Nada del otro mundo, hecho habitual en la Argentina, los crecimientos pilosos en la cabeza (melenas, barbas, bigotes, patillas) son el principio y el fin para fláccidas actitudes de protesta. Se atribuyen, ¿cuándo no?, basamentos hippies. Una liviana vivisección descubre, no obstante, que pocos son los pilíferos conocedores de aquella verdadera postura filosófica. El hippie inglés —quizás el único auténtico—, culto y fundamentado, arriba al desaliño como desembocadura de su abandono; de su creencia en la nada como principio del todo: un mundo mejor. El argentino cuida su pelambre con fruición y alevosía, con destellos feminoides. Al menos, con una coquetería tan entrañable, que puede afirmarse: nunca el mundo cambió sus estructuras, sacudido por quienes atendían prioritariamente su atildamiento, y daban sustento a la industria de la cosmetología masculina. Es lo que está ocurriendo.
Ni siquiera original la moda —imposible calificarla de otra manera—, los hombres que elaboraron la independencia argentina ya sabían de estos excesos: así se acostumbraba. Un pelo al rape habría conmovido como hoy lo haría un ciudadano desnudo, paseando en Florida. Varios Presidentes orlados de pelos lograron un lugar en la historia. ¿Cómo ignorar a los compadritos de antaño, con tupidas melenas y muertes a granel? Las colas de pato simbolizaron al graserío de veinte años atrás. Las cabelleras comenzaban a recibir halos de distinción cuando Villa Gesell hizo conocer, y se promovió, a los existencialistas, lectores de Camus, devotos del far niente. En tanto, la media americana, la romana, standardizaban las cabezas que partían de las peluquerías.
Un día, alguien habló de beatniks; luego, de hippies. La juventud se notó distintivamente rebelde, como si el signo de todas las juventudes no hubiera sido la rebeldía, la convicción de que el mundo está hecho al revés, el deseo de conquistarlo y rehacerlo a la medida de lo perfecto. Sin embargo, la aparición de un estupendo conjunto musical —The Beatles— pareció saciar los apetitos. Con parecerse a los cuatro integrantes, con imitarlos, con disfrazarse a su semejanza, la revolución estaría en marcha. La juventud argentina cantó, entre mechones; el descalabro político la necesitaba, aunque no le exigió sedosas melenas, achinados bigotes, elongadas patillas, enmarañadas barbas: aún la está llamando.

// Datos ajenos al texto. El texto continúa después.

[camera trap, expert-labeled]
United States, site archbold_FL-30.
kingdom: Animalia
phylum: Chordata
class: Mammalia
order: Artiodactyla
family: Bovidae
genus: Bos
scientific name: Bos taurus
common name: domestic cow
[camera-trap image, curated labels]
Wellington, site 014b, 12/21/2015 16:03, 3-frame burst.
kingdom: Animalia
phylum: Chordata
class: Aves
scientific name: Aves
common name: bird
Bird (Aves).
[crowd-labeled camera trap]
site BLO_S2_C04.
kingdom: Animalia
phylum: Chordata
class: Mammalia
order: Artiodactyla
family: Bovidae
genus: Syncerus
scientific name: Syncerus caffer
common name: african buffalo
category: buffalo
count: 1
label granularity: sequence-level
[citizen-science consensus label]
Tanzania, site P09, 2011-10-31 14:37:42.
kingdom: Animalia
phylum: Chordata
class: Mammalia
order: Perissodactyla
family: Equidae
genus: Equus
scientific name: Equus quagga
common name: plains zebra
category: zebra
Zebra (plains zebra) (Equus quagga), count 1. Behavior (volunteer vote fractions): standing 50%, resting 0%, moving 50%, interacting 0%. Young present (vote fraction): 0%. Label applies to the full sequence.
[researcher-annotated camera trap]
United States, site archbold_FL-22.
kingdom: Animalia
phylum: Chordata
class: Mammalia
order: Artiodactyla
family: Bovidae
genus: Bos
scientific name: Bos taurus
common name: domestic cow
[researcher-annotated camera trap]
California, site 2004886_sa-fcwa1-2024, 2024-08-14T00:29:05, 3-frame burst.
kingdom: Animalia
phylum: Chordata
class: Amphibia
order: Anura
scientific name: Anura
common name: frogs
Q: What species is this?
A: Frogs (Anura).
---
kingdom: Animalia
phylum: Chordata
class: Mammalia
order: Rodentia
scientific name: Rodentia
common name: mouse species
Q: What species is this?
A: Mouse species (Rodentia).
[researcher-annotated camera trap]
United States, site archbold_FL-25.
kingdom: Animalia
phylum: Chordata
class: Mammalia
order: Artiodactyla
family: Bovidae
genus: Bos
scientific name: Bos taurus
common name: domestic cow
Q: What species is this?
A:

Las peluquerías, que habían acudido en salvataje de ese espécimen tan burlado, el ejecutivo, sintonizaron un mercado más amplio: el que comenzaba a proveerles la multitud de melenudos. L'Oreal de París avanzó por delante de la competencia, educó a los profesionales, lanzó una línea, D'Arcos, específica para varoncitos: reforzadores, cremas para antes y después del corte, spray, shampoo. "Desde que los hombres se dejan el pelo largo, nunca trabajé tanto. Claro, ahora no se corta tanto como antes, pero se retocan el cabello, se lo planchan, hay que lavárselo con cremas nutritivas: un montón de cosas que antes, ni por asomo", reconoce Alfredo, 54, polaco, un veterano peluquero que estacionó sus tijeras en San José e Independencia y cuenta, entre sus clientes notables, a Fioravanti y Alberto Armando, presidente de Boca Juniors.
Ni desalienados, ni guerrilleros en potencia: tratábase, apenas, de una moda como tantas otras. Pues debe advertirse que comienza a ser reemplazada por la siguiente: un batuque llamado Unisex. "Me hubiera gustado más que le dijeran Ambisex, así no anulaban, conceptualmente, ni al hombre ni a la mujer", se erizó Ricardo Fanasella, 30, un peluquero que no se siente colmado con la definición: "Mejor ponga que soy creador de caracteres estilísticos". Tal parece que, para distinguir los sexos, restarán, además del nudismo, los bigotes y las barbas. Por fortuna, están en boga los mostachos achinados, que combinan, armónicamente, con patillas frondosas, bien prominentes. El psicólogo Ernesto Warnes, 30, hace una interpretación tan parcial como sospechosa: "Por su plasticidad, nuestro cabello se presta maravillosamente para transmitir mensajes a nivel corporal, que pueden preceder o contribuir a enmarcar un diálogo". Si así fuese, los pelados soportarían un grave proceso de incomunicación. Enseguida, Warnes corrige algo su desliz, analizando "al joven norteamericano, que decide rechazar las pautas higiénicas y las buenas costumbres-, es posible que no sea un agente de cambio a nivel consciente, pero, en la mayoría de los casos, es alguien que se siente desvinculado de la sociedad". También, estudia acertadamente "la crisis de originalidad juvenil", que pulula en la Argentina, "y que no es sino la dolorosa búsqueda de una identidad, pasando por la ruptura con el marco establecido : suele ser más angustiante cuanto mayor sea la crisis estructural y valorativa". Ergo, acepta a estas dos. Se refiere, por último, a la melena-moda, y la da por cierta.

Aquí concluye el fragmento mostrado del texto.